Il prezzo del petrolio, all’inizio di novembre, scende sotto i 92 dollari, mentre la benzina verde nello stesso periodo arriva alla cifra record di 1,71 euro nel sud d’Italia. È l’effetto delle accise – dicono i petrolieri. È colpa del governo e dei petrolieri – dicono i consumatori. In realtà dal primo novembre in Italia ha cominciato a essere applicato l’ennesimo rincaro delle accise, pari a circa un euro, allo scopo di raccogliere i 65 milioni necessari a far fronte all’alluvione che ha colpito la Liguria e la Toscana. Secondo l’Unione petrolifera è sempre la tassazione dei carburanti ad aver prodotto il picco della verde a 1,7 euro al Sud. Secondo i dati pubblicati dal Ministero per lo Sviluppo economico, il cosiddetto “stacco Italia”, cioè il differenziale dei prezzi italiani rispetto a quelli europei è pari a 4,7 centesimi al 17 di ottobre.
La Commissione
- È in grado di confermare se, nonostante la diminuzione del prezzo al barile, l’aumento della benzina in Italia sia dovuto soltanto all’aumento delle accise?
- In caso affermativo, non considera, senza giungere alla definizione di una politica fiscale comune, l’opportunità di una armonizzazione delle accise a livello europeo e l’eventuale fissazione di un plafond da non superare a livello nazionale, a tutela degli interessi dei consumatori?
Non potrebbe questo essere un modo per eliminare gli “stacchi” tra i prezzi nazionali e quelli europei?

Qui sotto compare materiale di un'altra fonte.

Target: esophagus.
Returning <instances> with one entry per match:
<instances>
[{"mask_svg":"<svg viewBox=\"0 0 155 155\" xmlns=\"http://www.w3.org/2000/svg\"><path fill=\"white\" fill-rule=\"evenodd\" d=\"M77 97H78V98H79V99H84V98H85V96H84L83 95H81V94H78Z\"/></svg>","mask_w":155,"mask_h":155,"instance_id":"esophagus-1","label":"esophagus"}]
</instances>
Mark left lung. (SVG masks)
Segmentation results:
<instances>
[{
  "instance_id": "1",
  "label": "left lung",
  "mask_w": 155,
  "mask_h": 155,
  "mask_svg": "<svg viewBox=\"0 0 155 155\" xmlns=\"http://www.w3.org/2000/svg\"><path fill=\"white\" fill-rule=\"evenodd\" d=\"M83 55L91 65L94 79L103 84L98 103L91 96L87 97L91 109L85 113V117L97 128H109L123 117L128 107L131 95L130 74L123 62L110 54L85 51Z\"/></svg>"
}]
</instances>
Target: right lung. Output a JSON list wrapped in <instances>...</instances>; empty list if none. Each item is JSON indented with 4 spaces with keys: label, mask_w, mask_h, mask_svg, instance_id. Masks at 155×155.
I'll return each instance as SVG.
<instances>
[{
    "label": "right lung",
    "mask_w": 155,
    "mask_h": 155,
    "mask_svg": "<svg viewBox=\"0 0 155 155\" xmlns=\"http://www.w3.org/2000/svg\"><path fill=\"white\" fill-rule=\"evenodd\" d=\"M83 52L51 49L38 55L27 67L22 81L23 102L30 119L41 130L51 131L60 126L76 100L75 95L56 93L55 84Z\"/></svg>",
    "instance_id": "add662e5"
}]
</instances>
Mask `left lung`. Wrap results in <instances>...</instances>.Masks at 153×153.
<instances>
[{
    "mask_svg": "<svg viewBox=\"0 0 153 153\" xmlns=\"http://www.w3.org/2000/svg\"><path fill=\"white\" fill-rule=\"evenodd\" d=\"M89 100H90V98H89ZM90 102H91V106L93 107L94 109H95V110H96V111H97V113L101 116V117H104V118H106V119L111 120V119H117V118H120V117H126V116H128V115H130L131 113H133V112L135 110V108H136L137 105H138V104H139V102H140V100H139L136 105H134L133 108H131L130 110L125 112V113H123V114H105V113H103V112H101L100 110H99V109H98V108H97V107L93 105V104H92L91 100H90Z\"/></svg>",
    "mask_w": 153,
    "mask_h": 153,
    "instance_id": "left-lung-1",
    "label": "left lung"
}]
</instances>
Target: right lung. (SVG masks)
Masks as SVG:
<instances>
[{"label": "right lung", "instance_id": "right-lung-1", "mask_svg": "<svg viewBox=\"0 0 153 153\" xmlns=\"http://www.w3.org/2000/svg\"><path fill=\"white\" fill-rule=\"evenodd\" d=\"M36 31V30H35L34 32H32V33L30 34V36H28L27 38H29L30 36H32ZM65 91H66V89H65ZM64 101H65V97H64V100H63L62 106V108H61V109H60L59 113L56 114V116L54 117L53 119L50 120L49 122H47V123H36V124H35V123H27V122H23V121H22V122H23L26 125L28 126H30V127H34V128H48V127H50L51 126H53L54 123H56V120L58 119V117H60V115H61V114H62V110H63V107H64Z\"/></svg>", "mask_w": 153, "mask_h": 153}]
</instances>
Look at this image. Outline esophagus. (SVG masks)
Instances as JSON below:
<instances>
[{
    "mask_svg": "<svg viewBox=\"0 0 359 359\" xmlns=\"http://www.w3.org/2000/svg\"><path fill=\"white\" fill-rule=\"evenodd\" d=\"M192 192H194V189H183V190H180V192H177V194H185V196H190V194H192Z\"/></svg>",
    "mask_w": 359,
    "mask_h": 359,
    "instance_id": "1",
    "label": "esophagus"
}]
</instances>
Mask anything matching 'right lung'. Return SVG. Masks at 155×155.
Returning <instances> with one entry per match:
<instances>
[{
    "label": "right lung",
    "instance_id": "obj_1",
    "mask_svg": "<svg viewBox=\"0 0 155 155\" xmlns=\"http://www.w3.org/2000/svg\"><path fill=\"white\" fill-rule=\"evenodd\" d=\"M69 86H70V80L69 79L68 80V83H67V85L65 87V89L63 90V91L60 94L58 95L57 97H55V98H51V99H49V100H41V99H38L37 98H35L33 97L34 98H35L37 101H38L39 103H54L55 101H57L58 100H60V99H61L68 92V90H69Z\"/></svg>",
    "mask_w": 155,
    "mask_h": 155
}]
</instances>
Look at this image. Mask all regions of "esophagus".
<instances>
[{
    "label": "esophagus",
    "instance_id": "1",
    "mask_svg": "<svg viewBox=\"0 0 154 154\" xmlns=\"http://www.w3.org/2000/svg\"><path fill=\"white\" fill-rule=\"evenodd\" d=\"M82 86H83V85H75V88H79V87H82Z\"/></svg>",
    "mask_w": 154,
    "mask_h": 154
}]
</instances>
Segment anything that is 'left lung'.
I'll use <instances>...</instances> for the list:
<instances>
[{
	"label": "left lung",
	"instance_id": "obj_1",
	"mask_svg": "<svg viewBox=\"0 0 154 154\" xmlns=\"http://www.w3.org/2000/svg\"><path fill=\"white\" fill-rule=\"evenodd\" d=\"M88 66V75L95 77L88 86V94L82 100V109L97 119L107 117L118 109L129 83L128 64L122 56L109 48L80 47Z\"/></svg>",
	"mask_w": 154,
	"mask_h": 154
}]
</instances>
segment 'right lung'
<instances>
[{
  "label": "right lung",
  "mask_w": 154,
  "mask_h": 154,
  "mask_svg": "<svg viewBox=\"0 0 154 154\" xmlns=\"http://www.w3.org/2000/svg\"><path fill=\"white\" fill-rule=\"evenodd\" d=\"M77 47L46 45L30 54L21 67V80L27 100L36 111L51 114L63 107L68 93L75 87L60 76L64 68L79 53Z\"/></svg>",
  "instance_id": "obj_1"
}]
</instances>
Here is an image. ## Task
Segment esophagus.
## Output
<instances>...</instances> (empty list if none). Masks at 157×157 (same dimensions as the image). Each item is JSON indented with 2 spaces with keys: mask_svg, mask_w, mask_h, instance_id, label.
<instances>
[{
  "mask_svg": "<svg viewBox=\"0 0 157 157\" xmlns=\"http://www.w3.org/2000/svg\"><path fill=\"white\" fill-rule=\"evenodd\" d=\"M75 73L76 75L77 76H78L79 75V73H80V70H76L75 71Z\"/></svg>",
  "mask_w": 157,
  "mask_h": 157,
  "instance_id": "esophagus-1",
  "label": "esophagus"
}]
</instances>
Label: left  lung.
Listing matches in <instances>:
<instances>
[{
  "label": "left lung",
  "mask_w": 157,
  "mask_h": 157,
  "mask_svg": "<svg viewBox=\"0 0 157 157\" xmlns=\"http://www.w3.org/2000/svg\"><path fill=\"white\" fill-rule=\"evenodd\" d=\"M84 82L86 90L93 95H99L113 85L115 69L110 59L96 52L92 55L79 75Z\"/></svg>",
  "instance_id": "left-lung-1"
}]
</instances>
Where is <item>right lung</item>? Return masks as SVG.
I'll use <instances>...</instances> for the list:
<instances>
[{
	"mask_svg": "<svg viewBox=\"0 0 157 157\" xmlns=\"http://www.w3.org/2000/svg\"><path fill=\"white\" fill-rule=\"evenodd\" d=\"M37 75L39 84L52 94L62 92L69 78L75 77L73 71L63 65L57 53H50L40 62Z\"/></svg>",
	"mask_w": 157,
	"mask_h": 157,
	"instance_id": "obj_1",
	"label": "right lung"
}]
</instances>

E-010501/2011 Risposta di Algirdas Šemeta a nome della Commissione (9.1.2012) La Commissione conferma che l’Italia ha aumentato l’aliquota applicata alla benzina senza piombo da 564 EUR per 1 000 litri nel 2010 a 613,2 EUR nel 2011[1]. La Commissione non può tuttavia esprimersi in merito ai motivi che giustificano l’aumento complessivo del prezzo del carburante in Italia poiché le accise rappresentano solo una frazione del prezzo finale e le differenze possono derivare anche da disparità fra gli Stati membri relative ad altri elementi del prezzo. Attualmente la direttiva 2003/96/CE[2] stabilisce un certo grado di armonizzazione delle accise applicabili ai prodotti energetici e all’elettricità, fra l’altro per mezzo di livelli minimi per le accise. Oltre tali livelli gli Stati membri hanno la facoltà di fissare i livelli di imposizione ritenuti più adeguati, tenuto conto di considerazioni di politica nazionale. Il 13 aprile 2011 la Commissione ha presentato una proposta volta a rivedere la direttiva[3] in questione, al fine di ristrutturare le modalità di tassazione dell’energia per allineare il settore agli obiettivi dell’UE relativi all’energia e ai cambiamenti climatici, garantendo nel contempo il corretto funzionamento del mercato interno per mezzo di un trattamento fiscale coerente delle fonti energetiche. La proposta mira a far convergere le aliquote minime vigenti delle accise basandole su criteri obiettivi, ossia le emissioni di CO2 e il contenuto di energia del prodotto energetico. La Commissione non ha proposto di introdurre un massimale (tetto) per le accise sui carburanti, poiché sarebbe eccessivo rispetto a quanto attualmente necessario per il corretto funzionamento del mercato interno e quindi in contraddizione con il principio di proporzionalità.